## EXTRACT PROVIDED
□ □ □ □ □

Photo: Unsplash/Vladimir Fedotov

"That whisper that sweeps cynicism away"

In the last few months, recent medical school graduates have found themselves catapulted into the hospital in the midst of a state of emergency. What have they seen and experienced? Some of them have told us, like Melisa, a first-year graduate resident.
Paola Bergamini

Motionless in bed, respirator attached. Melisa, shrouded in Covid protection, approaches Giovanni, thinking, "I am going towards a guy who is dying, there is nothing left to do." She checks the IV, takes his hand, and he unexpectedly squeezes it tightly and opens his eyes. "Against my resigned thinking, he was telling me he was there. It was one of the moments when hope was reborn, that is, seeing that this man was loved and saved by Another. His value was more than his clinical parameters."

When the emergency broke out in March, Melisa, a first-year intensive care resident, found herself catapulted into the intensive care unit of a hospital for Covid patients in Brianza. In the frenzy of those days, where she had to learn on the ground what she would then study in the free hours of her day, there were moments like that, whispers that made her live. One morning, an anaesthetist she works with, the most gruff and grumpy, said to her, "You are always like that." "Like what?" she asked him. "So sincere," was his dry reply.

"They are 'people and moments of people,' as Fr. Giussani says, presences that have imposed themselves and opened me, on days when physical exhaustion and resignation, sometimes cynicism, seemed to take over."

□ □ □ □ □

[Scene geometry reasoning data]
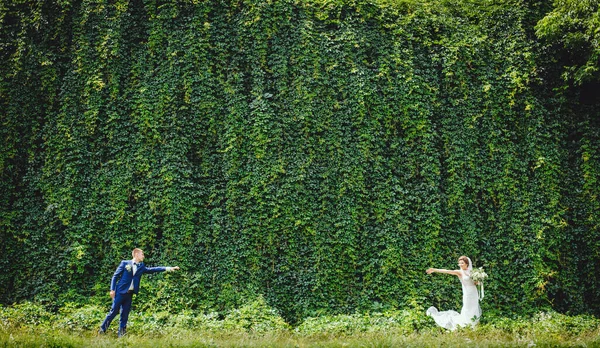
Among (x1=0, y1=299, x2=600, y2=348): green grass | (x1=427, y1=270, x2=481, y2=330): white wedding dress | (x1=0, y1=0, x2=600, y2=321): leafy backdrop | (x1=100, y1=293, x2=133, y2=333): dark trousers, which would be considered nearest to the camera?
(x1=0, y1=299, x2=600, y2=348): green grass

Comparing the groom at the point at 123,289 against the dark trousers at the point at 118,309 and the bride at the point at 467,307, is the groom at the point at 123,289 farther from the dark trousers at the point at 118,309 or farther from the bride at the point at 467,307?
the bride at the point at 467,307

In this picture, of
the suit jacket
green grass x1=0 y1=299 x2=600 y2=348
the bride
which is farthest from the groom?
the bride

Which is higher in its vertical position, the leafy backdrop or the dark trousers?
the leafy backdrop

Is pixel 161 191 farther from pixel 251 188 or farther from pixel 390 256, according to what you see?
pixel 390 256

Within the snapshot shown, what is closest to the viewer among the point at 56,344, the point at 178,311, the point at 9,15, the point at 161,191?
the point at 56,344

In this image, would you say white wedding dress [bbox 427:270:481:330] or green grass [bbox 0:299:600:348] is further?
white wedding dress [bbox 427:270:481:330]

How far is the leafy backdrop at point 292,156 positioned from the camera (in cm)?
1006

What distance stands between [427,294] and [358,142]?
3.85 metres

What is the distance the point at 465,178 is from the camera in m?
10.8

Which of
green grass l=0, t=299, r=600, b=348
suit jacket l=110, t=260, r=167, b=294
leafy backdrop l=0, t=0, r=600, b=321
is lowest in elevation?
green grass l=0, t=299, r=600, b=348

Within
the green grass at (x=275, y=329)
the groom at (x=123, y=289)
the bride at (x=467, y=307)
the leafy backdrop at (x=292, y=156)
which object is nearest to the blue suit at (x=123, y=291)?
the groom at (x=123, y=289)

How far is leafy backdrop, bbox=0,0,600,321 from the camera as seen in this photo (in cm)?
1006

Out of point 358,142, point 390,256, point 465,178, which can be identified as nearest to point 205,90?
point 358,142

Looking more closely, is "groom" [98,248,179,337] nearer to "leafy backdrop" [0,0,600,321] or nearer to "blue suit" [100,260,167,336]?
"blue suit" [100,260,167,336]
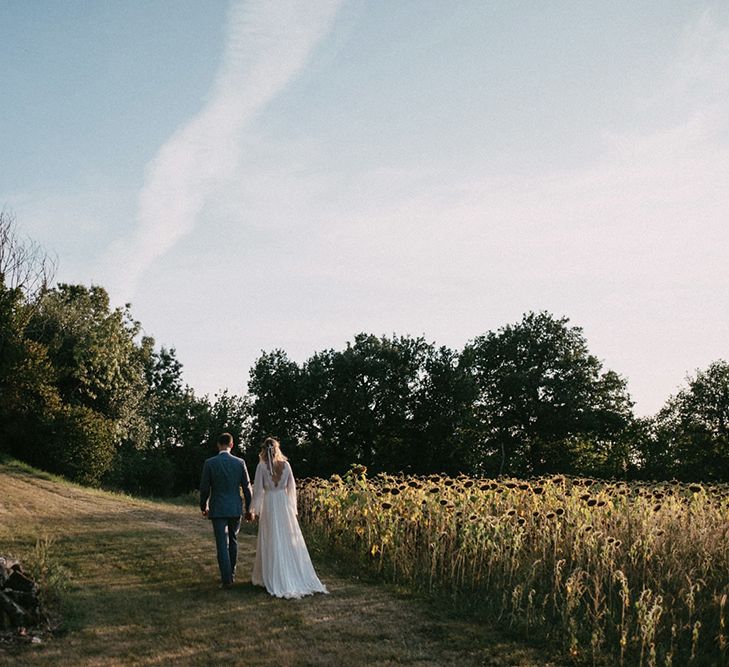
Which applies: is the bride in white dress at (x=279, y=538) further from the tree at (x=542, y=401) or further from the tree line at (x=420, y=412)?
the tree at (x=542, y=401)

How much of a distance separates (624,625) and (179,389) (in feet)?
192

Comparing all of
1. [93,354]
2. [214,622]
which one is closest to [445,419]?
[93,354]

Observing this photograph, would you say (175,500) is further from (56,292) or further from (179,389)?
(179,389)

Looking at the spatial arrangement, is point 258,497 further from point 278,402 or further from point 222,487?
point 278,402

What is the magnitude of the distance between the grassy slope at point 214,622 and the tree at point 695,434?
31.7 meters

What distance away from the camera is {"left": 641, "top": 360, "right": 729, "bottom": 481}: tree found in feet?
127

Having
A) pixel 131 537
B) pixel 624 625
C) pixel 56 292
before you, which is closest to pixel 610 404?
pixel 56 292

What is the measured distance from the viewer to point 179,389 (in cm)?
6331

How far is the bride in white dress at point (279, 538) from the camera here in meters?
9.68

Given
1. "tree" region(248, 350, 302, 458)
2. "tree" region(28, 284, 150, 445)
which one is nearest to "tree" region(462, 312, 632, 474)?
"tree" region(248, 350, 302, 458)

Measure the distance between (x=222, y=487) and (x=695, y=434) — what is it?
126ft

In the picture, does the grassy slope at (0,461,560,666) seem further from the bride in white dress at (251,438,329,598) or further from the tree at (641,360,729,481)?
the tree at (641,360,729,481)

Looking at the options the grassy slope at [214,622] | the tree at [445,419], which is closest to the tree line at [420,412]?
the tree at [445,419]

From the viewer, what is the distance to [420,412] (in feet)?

□ □ □ □ □

## WHAT TO WORK ON
A. Set down, word for word, the stretch of the article about Melisa from "When the emergency" through "his dry reply.".
B. Supply the next part of the article about Melisa, picking up after its final paragraph.

## ANSWER SET
A.
When the emergency broke out in March, Melisa, a first-year intensive care resident, found herself catapulted into the intensive care unit of a hospital for Covid patients in Brianza. In the frenzy of those days, where she had to learn on the ground what she would then study in the free hours of her day, there were moments like that, whispers that made her live. One morning, an anaesthetist she works with, the most gruff and grumpy, said to her, "You are always like that." "Like what?" she asked him. "So sincere," was his dry reply.

B.
Since September, Melisa has been in ‘clean’ intensive care, Covid free. One day she had to see a young man who had just had a second stroke. She struggled to look at him thinking about the serious consequences the disease will bring. A female doctor entered and exclaimed, "Hello, Giorgio!" The man stopped crying, opened his eyes and laboriously stuttered, "Hello." "Calling him by his name, as if he were a dear friend, she had loved him. That was worth more than my skepticism." That is what hope is all about: feeling loved.

The end of November. Faced with a very complex situation, the surgeon, called urgently, said to his patient: "The only thing you can do now is pray, a lot!” The woman was astonished: "But I have never prayed." Melisa was there on the side. Everyone was silent. The head physician approached: "You do not need any ability to pray, you just need to have the desire to.” For Melisa this was a tipping point. "I was going to say, I will pray for her. But that doctor affirmed something much more important: she was a daughter of God even though she had denied it all her life, so she could ask the Father. She was loved as a daughter."